• COMPITI DA SVOLGERE:
#1 Nel brano sull'arrampicata, a che cosa Jon Krakauer paragona il senso di soddisfazione provato a fine esperienza?
#2 Riprendi il brano sull'arrampicata dopo la sua ultima frase e proseguilo.

• ESTRATTO FORNITO:
·····

Chi arrampica compie gesti misurati, plastici, ieratici… quasi fossero una liturgia.

Il risultato, a fine esperienza, è quel senso di soddisfazione profonda e di pieno appagamento che Jon Krakauer, nel suo libro “Il silenzio del vento, paragona a quello sperimentabile nel sesso, solo molto più profondo e molto più durevole.

In effetti, questo è proprio quello che io credo che accada (anche per averlo sperimentato in prima persona): quando l’esperienza che si sta affrontando si avvicina al limite delle proprie capacità tutte le componenti astrali inferiori del nostro essere vorrebbero ritirarsi dal gioco… ma è in quel momento che si può fare l’esperienza (più o meno cosciente) dell’inserirsi dell’Io superiore nel tessuto inferiore astrale e affermare il proprio dominio. Tacitandolo! Placandolo! E agendo secondo la propria superiore volontà.

·····

• DATI DI PARTENZA:
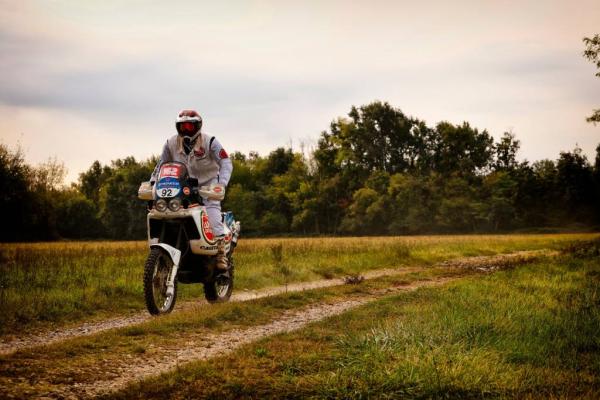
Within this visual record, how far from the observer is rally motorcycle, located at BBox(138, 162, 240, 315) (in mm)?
7758

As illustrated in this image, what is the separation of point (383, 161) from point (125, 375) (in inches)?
2751

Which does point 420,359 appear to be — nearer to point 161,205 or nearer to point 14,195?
point 161,205

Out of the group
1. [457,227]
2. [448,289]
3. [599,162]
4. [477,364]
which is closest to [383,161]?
[457,227]

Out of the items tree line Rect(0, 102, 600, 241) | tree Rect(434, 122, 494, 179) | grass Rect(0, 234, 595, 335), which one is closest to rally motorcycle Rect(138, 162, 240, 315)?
grass Rect(0, 234, 595, 335)

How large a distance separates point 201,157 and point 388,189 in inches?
2266

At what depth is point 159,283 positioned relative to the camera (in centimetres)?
788

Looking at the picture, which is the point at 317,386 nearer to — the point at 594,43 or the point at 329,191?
the point at 594,43

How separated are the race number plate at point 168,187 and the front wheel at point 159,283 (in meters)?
0.86

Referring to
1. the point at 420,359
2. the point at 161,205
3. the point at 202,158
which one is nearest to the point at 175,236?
the point at 161,205

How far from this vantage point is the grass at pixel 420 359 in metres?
3.90

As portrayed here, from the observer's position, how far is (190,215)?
7910 mm

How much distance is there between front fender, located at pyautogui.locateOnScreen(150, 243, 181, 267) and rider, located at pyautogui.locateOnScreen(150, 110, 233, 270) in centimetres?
88

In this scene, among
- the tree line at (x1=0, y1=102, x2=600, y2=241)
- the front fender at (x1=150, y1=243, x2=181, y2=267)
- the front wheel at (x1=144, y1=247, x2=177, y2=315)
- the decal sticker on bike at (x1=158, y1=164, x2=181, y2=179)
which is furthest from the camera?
the tree line at (x1=0, y1=102, x2=600, y2=241)

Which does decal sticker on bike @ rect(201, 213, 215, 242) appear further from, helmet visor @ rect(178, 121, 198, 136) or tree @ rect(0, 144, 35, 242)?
tree @ rect(0, 144, 35, 242)
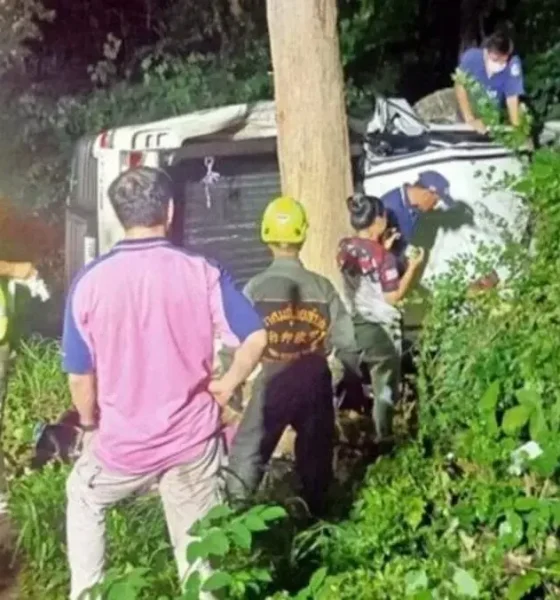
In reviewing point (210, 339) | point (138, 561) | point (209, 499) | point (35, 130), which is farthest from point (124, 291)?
point (35, 130)

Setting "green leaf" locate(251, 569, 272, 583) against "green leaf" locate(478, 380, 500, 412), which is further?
"green leaf" locate(478, 380, 500, 412)

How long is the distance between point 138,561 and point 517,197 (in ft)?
13.0

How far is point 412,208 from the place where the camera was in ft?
31.6

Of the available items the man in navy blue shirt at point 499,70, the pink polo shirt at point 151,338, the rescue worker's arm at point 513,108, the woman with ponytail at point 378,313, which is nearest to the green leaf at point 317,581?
the pink polo shirt at point 151,338

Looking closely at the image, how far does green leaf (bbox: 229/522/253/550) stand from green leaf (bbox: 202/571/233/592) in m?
0.11

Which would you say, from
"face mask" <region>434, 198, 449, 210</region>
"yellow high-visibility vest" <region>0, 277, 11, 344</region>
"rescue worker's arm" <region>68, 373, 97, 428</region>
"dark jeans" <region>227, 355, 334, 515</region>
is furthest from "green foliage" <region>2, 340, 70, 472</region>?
"rescue worker's arm" <region>68, 373, 97, 428</region>

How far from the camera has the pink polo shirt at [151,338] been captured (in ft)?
18.3

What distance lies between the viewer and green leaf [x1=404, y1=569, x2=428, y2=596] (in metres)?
5.71

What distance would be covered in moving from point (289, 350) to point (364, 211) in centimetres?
159

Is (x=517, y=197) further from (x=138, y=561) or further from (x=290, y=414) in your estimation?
(x=138, y=561)

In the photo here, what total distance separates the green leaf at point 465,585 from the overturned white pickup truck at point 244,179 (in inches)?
146

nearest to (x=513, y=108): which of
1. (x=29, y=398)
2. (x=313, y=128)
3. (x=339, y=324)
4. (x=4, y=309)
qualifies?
(x=313, y=128)

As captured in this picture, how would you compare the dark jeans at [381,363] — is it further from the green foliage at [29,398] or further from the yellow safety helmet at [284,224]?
the green foliage at [29,398]

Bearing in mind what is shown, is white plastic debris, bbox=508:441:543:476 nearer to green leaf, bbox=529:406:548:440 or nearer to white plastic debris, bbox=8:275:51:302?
green leaf, bbox=529:406:548:440
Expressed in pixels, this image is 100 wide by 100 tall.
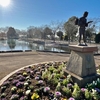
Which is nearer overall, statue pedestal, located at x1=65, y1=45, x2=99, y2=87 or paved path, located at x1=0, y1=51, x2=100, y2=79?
statue pedestal, located at x1=65, y1=45, x2=99, y2=87

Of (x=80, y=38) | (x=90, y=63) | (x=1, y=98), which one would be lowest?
(x=1, y=98)

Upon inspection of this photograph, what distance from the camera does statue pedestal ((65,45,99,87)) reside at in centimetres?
381

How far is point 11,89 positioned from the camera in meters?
3.42

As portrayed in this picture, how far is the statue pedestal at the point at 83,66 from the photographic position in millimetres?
3812

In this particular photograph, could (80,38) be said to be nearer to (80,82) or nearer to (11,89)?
(80,82)

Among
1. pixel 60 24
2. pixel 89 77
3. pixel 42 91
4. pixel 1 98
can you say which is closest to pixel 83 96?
pixel 89 77

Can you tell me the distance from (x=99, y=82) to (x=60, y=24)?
37.8 metres

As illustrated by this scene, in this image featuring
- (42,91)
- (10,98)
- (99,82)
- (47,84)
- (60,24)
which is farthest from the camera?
(60,24)

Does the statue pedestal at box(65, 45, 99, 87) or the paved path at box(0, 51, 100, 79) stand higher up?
the statue pedestal at box(65, 45, 99, 87)

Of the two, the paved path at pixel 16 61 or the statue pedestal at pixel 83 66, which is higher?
the statue pedestal at pixel 83 66

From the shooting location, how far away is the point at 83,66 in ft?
12.8

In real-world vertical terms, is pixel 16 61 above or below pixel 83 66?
below

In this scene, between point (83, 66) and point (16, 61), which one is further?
point (16, 61)

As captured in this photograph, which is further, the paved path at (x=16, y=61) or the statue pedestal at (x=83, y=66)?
the paved path at (x=16, y=61)
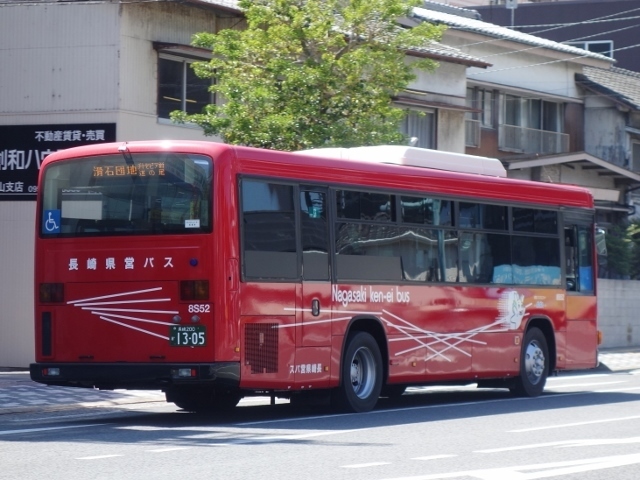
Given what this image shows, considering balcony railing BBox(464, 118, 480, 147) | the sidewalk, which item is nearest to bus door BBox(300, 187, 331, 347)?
the sidewalk

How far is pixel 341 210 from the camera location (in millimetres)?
15633

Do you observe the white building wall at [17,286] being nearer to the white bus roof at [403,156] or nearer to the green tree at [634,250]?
the white bus roof at [403,156]

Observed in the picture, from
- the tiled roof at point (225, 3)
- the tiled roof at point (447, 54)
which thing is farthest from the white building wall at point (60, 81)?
the tiled roof at point (447, 54)

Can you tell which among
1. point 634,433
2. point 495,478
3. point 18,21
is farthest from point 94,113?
point 495,478

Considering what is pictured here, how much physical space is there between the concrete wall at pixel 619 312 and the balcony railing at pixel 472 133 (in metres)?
5.86

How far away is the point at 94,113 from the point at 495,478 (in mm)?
15051

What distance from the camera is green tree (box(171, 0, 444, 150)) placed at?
846 inches

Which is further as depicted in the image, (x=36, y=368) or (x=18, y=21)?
(x=18, y=21)

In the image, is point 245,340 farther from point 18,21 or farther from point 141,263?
point 18,21

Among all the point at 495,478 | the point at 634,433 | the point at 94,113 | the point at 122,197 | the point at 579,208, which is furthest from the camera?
the point at 94,113

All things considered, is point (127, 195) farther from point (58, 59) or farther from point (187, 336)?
point (58, 59)

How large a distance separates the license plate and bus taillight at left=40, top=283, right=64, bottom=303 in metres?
1.59

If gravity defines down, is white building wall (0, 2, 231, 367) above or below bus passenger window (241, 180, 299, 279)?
above

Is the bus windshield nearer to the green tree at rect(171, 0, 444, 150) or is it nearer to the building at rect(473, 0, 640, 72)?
the green tree at rect(171, 0, 444, 150)
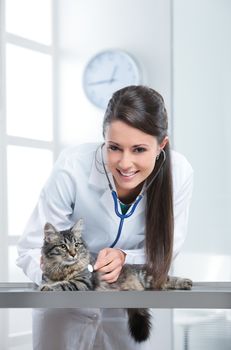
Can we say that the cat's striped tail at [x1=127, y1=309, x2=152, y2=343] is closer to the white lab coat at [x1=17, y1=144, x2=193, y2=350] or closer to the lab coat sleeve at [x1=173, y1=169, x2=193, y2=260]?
the white lab coat at [x1=17, y1=144, x2=193, y2=350]

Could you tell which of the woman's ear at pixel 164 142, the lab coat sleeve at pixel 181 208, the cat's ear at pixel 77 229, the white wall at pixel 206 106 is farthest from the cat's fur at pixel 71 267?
the white wall at pixel 206 106

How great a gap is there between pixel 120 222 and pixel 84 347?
28 centimetres

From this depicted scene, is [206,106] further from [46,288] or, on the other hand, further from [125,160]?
[46,288]

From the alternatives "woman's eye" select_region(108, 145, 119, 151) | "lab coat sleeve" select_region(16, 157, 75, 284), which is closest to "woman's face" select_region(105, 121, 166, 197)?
"woman's eye" select_region(108, 145, 119, 151)

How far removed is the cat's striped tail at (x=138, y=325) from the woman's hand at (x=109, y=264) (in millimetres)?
158

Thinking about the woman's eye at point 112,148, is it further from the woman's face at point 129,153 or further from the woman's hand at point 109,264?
the woman's hand at point 109,264

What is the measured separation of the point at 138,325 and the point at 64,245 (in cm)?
29

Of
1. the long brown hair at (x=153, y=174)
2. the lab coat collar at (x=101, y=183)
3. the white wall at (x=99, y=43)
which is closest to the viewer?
the long brown hair at (x=153, y=174)

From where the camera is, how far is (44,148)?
2.37 m

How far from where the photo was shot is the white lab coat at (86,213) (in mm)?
1495

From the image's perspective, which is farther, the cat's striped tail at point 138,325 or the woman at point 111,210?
the cat's striped tail at point 138,325

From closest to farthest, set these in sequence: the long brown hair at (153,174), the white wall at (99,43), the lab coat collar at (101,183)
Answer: the long brown hair at (153,174) → the lab coat collar at (101,183) → the white wall at (99,43)

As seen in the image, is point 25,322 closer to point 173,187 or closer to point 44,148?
point 44,148

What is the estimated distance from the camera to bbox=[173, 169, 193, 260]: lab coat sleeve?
150 centimetres
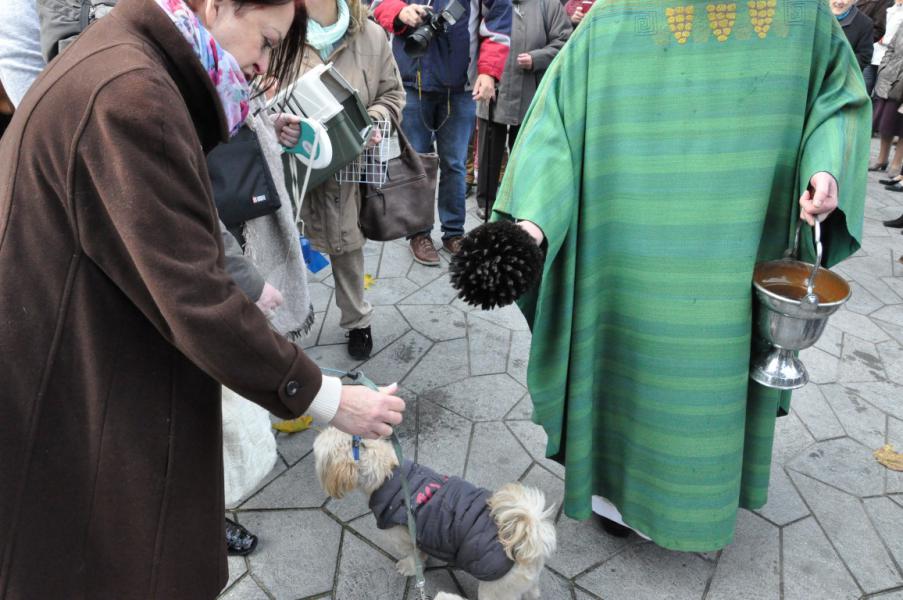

·····

• RISPOSTE IN ORDINE:
#1 A quello sperimentabile nel sesso, solo molto più profondo e molto più durevole.

#2
Ed è proprio questo agire conforme alla propria volontà per tutta la durata della performance che determina quello stato di profonda e prolungata beatitudine di cui parlava Krakauer.

All’atleta in azione può capitare ogni tanto di contemplare il vuoto… e di percepire allora con chiarezza la propria capacità di dominio su quell’elemento. Una capacità di dominio che non è pertinente alla sua egoità inferiore, bensì al proprio Io superiore che egli, con volontà estrema, ha chiamato in azione.

Dopo i primi anni di esperienza e riflessione sulla mia attività alpinistica, infatti, alla fine mi resi ben conto che si trattava di una severa educazione della volontà.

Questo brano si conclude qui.